Mydy Rabycad are a four piece group from Prague who describe themselves as an electroswing dance band: a good way to encapsulate their sound.
Nero Scartch on drums and keyboards is the mainstay of the band, co-writing the music for ten out of the eleven songs here, as well as writing the lyrics for three more while co-producing and helping in all the arrangements. Jan Drábek plays electric bass and also contributes “asshole vocals” while co-writing and arranging a number of songs here.
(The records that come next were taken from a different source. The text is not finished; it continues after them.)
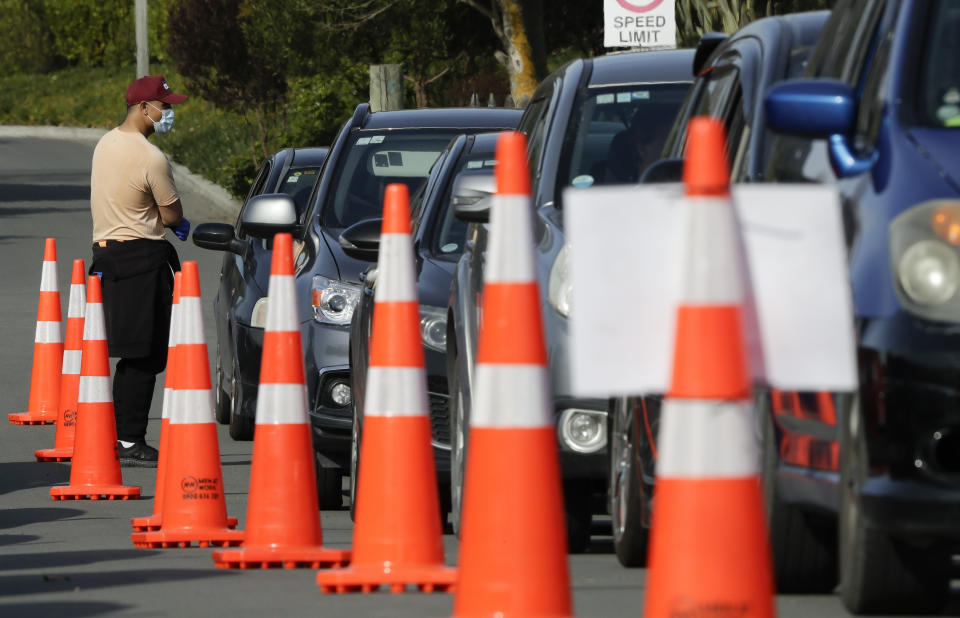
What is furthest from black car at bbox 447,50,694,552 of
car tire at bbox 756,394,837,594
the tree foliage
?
the tree foliage

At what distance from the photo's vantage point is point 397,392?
619 cm

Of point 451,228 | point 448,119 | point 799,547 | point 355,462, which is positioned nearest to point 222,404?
point 448,119

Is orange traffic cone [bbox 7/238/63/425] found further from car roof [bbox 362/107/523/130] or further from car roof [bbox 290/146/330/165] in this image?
car roof [bbox 362/107/523/130]

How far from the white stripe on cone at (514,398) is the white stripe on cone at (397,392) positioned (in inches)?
48.4

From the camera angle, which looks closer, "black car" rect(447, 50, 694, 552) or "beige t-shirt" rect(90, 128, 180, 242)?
"black car" rect(447, 50, 694, 552)

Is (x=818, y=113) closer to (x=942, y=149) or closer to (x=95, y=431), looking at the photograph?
(x=942, y=149)

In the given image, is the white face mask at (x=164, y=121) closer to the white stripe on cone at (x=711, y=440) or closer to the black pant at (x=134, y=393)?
the black pant at (x=134, y=393)

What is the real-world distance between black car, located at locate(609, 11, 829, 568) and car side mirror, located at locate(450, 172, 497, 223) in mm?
736

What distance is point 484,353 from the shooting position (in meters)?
5.00

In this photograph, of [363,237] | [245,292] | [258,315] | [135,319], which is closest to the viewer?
[363,237]

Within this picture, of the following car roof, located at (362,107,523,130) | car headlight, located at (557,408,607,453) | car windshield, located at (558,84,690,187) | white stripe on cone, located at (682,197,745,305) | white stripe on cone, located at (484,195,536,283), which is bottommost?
car headlight, located at (557,408,607,453)

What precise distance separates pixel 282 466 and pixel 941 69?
9.04ft

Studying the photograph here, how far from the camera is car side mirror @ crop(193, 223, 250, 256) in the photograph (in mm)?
13883

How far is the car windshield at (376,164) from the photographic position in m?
12.0
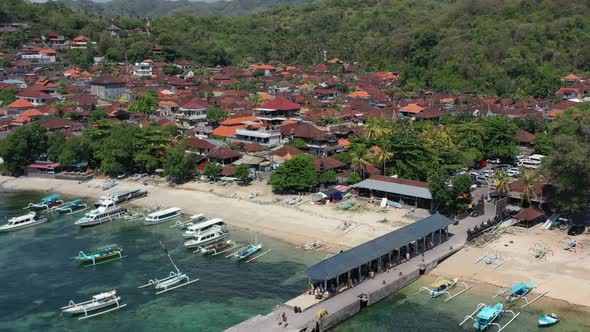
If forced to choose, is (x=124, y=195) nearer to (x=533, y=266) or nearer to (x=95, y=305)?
(x=95, y=305)

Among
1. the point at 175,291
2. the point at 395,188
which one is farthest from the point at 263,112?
the point at 175,291

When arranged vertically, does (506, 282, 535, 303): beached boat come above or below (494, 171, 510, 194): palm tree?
below

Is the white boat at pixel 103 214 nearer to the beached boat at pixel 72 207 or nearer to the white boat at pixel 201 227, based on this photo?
the beached boat at pixel 72 207

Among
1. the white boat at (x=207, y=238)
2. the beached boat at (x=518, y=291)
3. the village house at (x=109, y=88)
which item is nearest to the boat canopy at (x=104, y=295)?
the white boat at (x=207, y=238)

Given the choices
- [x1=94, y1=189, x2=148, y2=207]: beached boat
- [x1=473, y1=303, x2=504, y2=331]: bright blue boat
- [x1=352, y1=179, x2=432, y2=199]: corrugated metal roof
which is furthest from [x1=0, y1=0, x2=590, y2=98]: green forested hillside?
[x1=473, y1=303, x2=504, y2=331]: bright blue boat

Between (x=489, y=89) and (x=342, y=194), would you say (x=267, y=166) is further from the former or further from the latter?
(x=489, y=89)

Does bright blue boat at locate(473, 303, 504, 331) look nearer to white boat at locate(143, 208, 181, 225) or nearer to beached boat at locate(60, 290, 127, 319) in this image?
beached boat at locate(60, 290, 127, 319)

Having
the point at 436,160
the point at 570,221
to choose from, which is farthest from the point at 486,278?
the point at 436,160
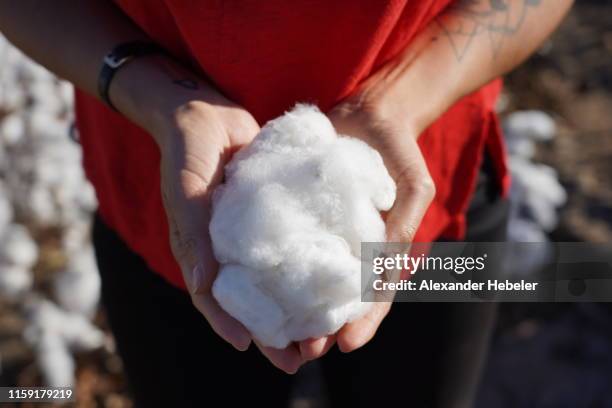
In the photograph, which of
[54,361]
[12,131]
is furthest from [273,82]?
[12,131]

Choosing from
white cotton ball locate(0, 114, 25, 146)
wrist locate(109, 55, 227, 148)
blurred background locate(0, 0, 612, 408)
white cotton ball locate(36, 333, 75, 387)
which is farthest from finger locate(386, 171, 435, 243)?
white cotton ball locate(0, 114, 25, 146)

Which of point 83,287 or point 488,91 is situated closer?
point 488,91

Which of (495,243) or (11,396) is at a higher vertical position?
(495,243)

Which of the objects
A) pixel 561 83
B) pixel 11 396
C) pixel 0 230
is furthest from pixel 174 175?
pixel 561 83

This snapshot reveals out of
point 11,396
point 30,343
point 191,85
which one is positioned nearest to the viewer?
point 191,85

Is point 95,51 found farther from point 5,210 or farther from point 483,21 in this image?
point 5,210

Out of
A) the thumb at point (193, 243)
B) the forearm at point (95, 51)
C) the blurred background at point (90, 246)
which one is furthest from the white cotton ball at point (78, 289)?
the thumb at point (193, 243)

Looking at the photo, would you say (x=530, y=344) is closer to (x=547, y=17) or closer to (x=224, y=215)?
(x=547, y=17)

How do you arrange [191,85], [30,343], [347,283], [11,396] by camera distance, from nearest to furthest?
[347,283] → [191,85] → [11,396] → [30,343]

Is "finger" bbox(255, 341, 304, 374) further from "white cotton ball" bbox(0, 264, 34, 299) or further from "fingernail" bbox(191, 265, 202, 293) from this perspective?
"white cotton ball" bbox(0, 264, 34, 299)
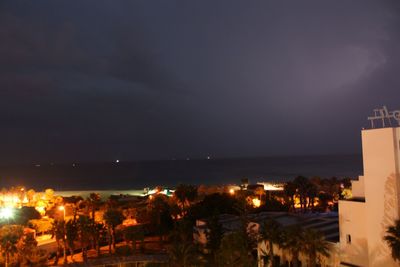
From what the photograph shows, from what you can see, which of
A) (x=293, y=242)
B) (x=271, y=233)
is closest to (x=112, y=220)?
(x=271, y=233)

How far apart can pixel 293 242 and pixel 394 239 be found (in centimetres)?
704

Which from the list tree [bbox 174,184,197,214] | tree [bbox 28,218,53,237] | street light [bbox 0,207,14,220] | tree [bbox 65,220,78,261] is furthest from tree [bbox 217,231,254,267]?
street light [bbox 0,207,14,220]

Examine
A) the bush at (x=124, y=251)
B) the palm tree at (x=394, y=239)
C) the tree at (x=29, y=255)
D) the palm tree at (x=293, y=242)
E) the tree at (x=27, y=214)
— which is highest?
the palm tree at (x=394, y=239)

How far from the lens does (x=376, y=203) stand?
23.5 m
The music has great texture and is very colourful: a foundation of guitar, drums and bass with lots of piano and synths. There’s also a sax (Mikuláš Pejcha) and a horn section on five tracks and a string quartet on seven. The lead vocals are often double-tracked and the backing vocals too are multi-layered, adding to the richness of sound. The standout track is the opener ‘Don’t Play This Song’, whose lyrics are a put-down of a male pop star. Like most of the songs here it’s very danceable while the middle section manages to include a nice jazzy interlude, a snatch of Beethoven’s ‘Fur Elise’ and some Basement Jaxx vocalese. There’s also a sound like steel drums in there somewhere. Only occasionally are the background vocals incongruous and slightly irritating – the “bow-bow-ba-bows” in ‘Belly Button Nation’ – but perhaps this is an example of the aforementioned ‘asshole vocals’.
There are a lot of great jazz touches throughout: perhaps unsurprisingly given the Czech Republic’s long jazz tradition. I particularly liked the upright bass of Josef Feco and some clever use of samples – Louis Armstrong, Ella Fitzgerald and Dinah Washington with the Quincy Jones Orchestra – the last one being a loose re-write of Louis Jordan’s classic ‘Is You Is or Is You Ain’t My Baby?’
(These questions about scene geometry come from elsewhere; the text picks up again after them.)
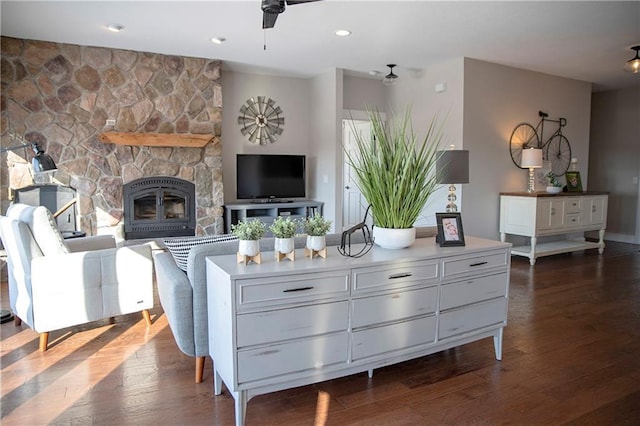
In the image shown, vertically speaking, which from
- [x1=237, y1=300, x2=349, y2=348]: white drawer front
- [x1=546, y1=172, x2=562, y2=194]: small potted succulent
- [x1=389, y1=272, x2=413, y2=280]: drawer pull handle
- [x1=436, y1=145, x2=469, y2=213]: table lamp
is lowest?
[x1=237, y1=300, x2=349, y2=348]: white drawer front

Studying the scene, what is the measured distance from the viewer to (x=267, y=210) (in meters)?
6.52

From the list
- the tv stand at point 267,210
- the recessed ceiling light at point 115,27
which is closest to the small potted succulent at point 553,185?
the tv stand at point 267,210

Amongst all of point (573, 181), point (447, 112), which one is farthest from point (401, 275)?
point (573, 181)

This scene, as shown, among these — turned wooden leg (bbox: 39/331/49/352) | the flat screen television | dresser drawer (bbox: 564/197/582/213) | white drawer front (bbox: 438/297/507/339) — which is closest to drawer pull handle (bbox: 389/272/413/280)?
white drawer front (bbox: 438/297/507/339)

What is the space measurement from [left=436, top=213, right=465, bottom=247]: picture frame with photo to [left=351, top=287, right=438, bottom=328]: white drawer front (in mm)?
349

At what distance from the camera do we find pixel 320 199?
6.79m

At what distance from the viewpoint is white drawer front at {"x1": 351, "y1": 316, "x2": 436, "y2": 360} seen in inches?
91.8

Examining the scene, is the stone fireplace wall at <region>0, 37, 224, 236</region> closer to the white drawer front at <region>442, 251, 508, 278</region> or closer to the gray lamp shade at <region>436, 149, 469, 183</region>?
the gray lamp shade at <region>436, 149, 469, 183</region>

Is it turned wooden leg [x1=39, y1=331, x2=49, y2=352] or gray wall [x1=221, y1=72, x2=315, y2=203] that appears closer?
turned wooden leg [x1=39, y1=331, x2=49, y2=352]

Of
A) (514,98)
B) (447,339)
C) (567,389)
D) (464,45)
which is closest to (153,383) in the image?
(447,339)

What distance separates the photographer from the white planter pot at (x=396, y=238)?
102 inches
You might expect these songs to be in Czech – in fact they’re in English with a bit of American twang here and there from Žofie Dařbujánová, who also wrote some of the album’s lyrics. There’s something of a recurrent theme of a woman getting herself back on her feet after being treated badly e.g. ‘I’m not your possession’, ‘I’m not locked in your cage’ and ‘I’m not here to be your puppy’. The only lyric written completely by Nero, ‘Ready to Stay’, is to me the most optimistic while ‘Good Times’ is the most obscure of the lot – mentions of a ‘hungry nose’, ‘weed’ and ‘taking me higher’, clearly relating to drug culture and, appropriately enough, with an addictive hook to it. Unlike many catchy, danceable songs the lyrics on these tracks are for grown-ups.
I’d never heard of Mydy Rabycad before , but I like this album – its tunes are catchy and the music and vocals rich. The band aren’t coming to London on their forthcoming tour but can be caught at the Henley-on-Thames Festival on July 10th.